● EXERCISE INSTRUCTIONS
Among the entries below, how many lines have the string "floor" in them? Only the number should be given.

···

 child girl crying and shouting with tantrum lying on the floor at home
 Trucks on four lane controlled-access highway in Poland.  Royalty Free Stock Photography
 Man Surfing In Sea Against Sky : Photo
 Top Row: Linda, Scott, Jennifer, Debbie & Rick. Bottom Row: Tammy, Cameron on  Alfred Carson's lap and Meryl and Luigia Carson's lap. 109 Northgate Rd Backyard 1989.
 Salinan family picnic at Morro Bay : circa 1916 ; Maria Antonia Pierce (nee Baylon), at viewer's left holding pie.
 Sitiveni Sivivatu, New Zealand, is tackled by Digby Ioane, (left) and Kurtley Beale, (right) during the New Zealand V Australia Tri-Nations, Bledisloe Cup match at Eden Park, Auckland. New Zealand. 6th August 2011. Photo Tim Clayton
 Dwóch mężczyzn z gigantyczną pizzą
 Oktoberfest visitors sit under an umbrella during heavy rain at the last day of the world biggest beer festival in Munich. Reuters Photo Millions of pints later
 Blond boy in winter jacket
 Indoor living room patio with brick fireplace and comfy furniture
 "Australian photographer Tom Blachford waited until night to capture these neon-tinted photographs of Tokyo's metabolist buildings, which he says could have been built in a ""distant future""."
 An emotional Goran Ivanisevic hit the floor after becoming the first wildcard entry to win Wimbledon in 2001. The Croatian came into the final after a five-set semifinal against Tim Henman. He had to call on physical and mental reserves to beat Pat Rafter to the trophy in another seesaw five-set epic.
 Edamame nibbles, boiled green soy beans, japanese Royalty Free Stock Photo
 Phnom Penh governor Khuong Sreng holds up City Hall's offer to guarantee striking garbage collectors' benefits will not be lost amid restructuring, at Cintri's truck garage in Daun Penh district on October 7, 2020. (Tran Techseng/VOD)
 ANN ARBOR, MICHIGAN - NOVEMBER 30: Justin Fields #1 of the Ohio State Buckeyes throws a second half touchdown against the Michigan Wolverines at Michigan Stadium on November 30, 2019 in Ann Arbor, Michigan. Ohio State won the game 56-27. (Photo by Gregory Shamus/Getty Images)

···

● SOLUTION
2